Source document: Begin

BlackJack3D
While the iShares Biotechnology ETF (NASDAQ:IBB) has rallied in the last two quarters, it has lagged the broader markets significantly and remains in the range set last year. This makes it look “cheap” compared to other sectors, but as this article explores, stocks are usually cheap for a reason and IBB is a Fund to avoid for now.
Biotech Out of Favour
Biotech has been a lagging sector over the last five years, and especially since the late 2021 top. It has significantly underperformed the broader market (SPY) and Healthcare (XLV).
Despite the poor returns, IBB still has a lofty PE ratio of 26. It used to have an even higher ratio, but this was justified when IBB was considered a growth sector back in 2010-2015. This is no longer the case as IBB’s largest holdings have matured and revenues have largely stagnated.
IBB is a passively managed fund which seeks to track the investment results of the NYSE Biotechnology Index. It has a total of 226 stocks in its portfolio, but over half its AUM is in the top 10 and in underperforming stocks such as Gilead which has been making lower highs since 2015.
IBB Top 10 Holdings (Seeking Alpha)
On top of flat earnings, sentiment has been poor in some of the stocks in this sector. IBB’s sixth largest holding, Moderna (MRNA), has experienced both a boom and bust cycle since the onset of Covid-19 and the chart shows a classic burst bubble.
MRNA Boom/Bust (Tradingview)
The decline since 2021 will have left a lot of disgruntled investors underwater and the “bust” cycle tends to take a long time to repair and for a new uptrend to develop.
One other headwind for IBB may come from the composition of the portfolio. With 226 stocks, there are naturally a lot of small caps. The top 100 holdings make up around 94% of the portfolio, while the remaining 6% is composed of 126 stocks with market caps of $1-2B or less. They are not given much weight but these are volatile holdings and not something many investors would choose to buy.
Stock Market Cycles
Markets either trend or consolidate depending on a variety of inputs. Even the strongest trends need to correct and allow positioning to reset and earnings catch up with stretched valuations. The IBB trend was incredibly strong from 2008-2015 as prices shot from $19.05 to $133.60, a gain of 601%. This was followed by a correction, and the rally has since struggled to hold on to gains. The closing price last week was just $2.65 higher than the 2015 high.

Source document: End
Data records: Begin

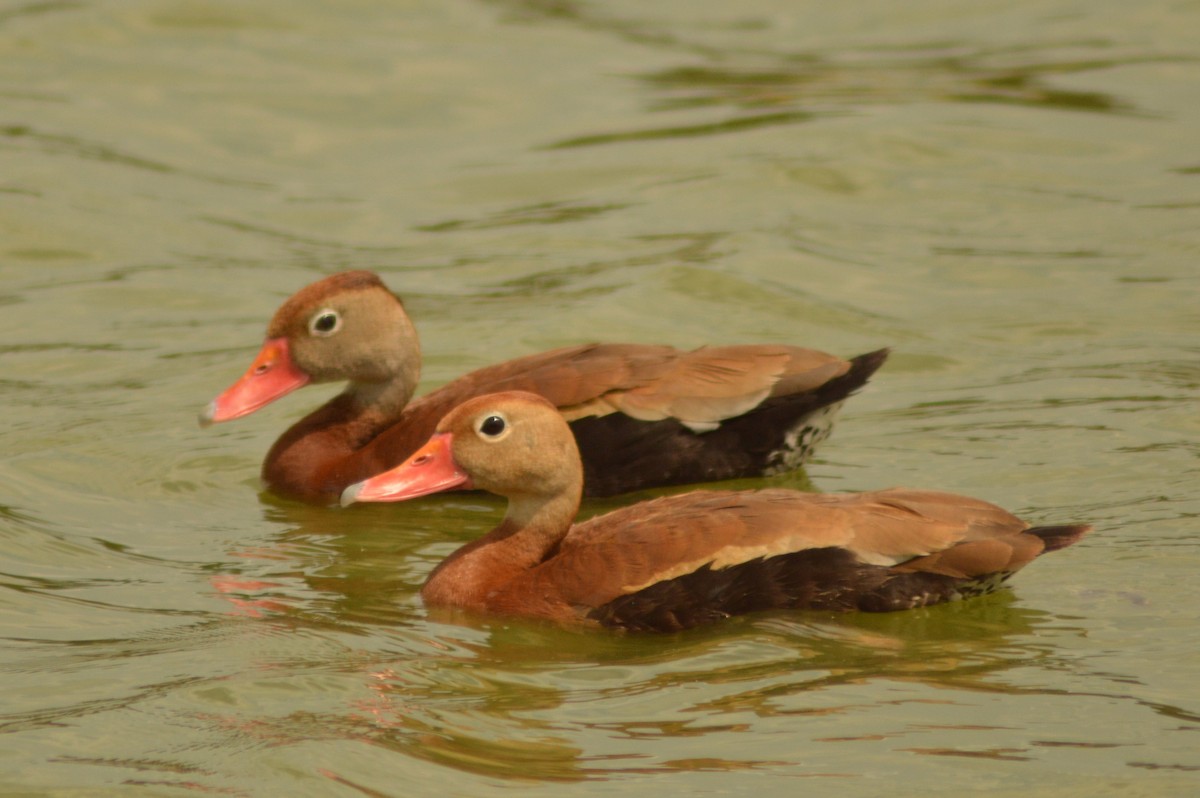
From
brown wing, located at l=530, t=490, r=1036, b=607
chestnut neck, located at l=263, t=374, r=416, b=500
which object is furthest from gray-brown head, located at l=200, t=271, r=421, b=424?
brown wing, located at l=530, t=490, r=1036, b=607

Data records: End
Data records: Begin

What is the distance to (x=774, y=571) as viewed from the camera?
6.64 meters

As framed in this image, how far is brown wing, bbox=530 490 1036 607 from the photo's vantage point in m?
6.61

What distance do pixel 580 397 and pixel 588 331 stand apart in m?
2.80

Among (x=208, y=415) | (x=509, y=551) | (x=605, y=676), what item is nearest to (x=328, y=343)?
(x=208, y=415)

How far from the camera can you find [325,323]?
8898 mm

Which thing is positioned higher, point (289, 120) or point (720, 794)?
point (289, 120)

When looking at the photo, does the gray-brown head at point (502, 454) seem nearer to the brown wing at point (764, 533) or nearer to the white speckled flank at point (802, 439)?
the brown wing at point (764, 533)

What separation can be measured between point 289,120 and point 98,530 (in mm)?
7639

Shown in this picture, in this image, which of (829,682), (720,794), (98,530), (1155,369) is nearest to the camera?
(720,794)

Data records: End

• _Exercise description_:
Summarize the article on the iShares Biotechnology ETF above in two sentences.

• _Result of this task_:
The iShares Biotechnology ETF (IBB) has lagged the broader market and Healthcare for the last five years, yet it still has a PE ratio of 26 even though its largest holdings have matured and revenues have largely stagnated. With over half its AUM in its top 10 holdings, poor sentiment in stocks such as Moderna, and many volatile small caps, IBB looks "cheap" but is a fund to avoid for now.